昨年10月10日、台北市の総統府前で開かれた建国記念日に当たる「双十節」の式典で演説する蔡英文総統(写真:AP/アフロ)

(ジャーナリスト・吉村 剛史)

 コロナ禍で海外との自由な往来に制約が生じているなか、台湾の蔡英文総統によるツイッターでの「日本語」発信が、日本人の「親台湾」感情の維持に貢献している。

 台湾が巨額の義援金を寄せた東日本大震災から2021年3月で10年を迎えるが、これに先立つ1月23日、台北市では日本側窓口機関が主催し、台湾で最も高いビル「台北101」に「日台友情」などの文字を灯すライトアップイベントを開催。蔡総統はこれに動画でメッセージを寄せ、日台の深い関係を「きずな」(絆)だとし、ツイッターでも「いつまでも日本を応援しています!」などと日本語で発信した。

蔡英文総統が日本語メッセージと共にツイッターに載せた超高層ビル「台北101」のライトアップイベントの様子(蔡英文ツイッター @iingwen より)

 日本語世代による歴史的な絆が消えゆく中、心理的な距離の近さを維持し、良好な日台関係の構築に尽力している印象だが、その一方では課題も山積している。

「台湾と日本はいつまでも固く結ばれている隣人」

 23日夜、台北101のビル中層上部に、「日台友情」「2021年 平安祈願」をはじめ、「台日相伴」(台湾と日本は共にある)、「新的一年 我們携手努力」(新しい1年、手を携えて頑張りましょう)など、中国語と日本語のメッセージが次々に浮かび上がった。半年後に迫ったオリンピック・パラリンピック東京大会の順調な開催を願うメッセージや、「台湾」と「日本」が握手の絵文字で結ばれたものもあり、ビル周辺では携帯電話で熱心に写真を撮る人の姿が見られ、拍手もわきあがった。

 イベントは日本側の対台湾窓口機関、日本台湾交流協会が東日本大震災から10年になる今年を「日台友情の年」とし、改めて台湾への感謝を伝える複数の行事のひとつとして主催。灯されたメッセージは事前に一般公募して選んだ。

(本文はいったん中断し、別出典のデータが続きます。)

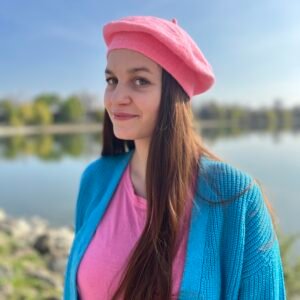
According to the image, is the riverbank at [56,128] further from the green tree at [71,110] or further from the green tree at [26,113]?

 点灯に際しての式典も開かれ、五輪東京大会出場が決定している台湾のアスリートらも出席。同協会台北事務所の泉裕泰代表(大使に相当)は、自然災害や感染症拡大などの障害にもかかわらず「この10年来、日本は台湾の人たちの友情をずっと胸に刻んできました」と台湾社会に感謝の意を表明し、相互が相手側に寄り添える日台関係を称賛。台湾の李永得文化部長(文化相)もIT技術を利用した交流の推進などに意欲を示したという。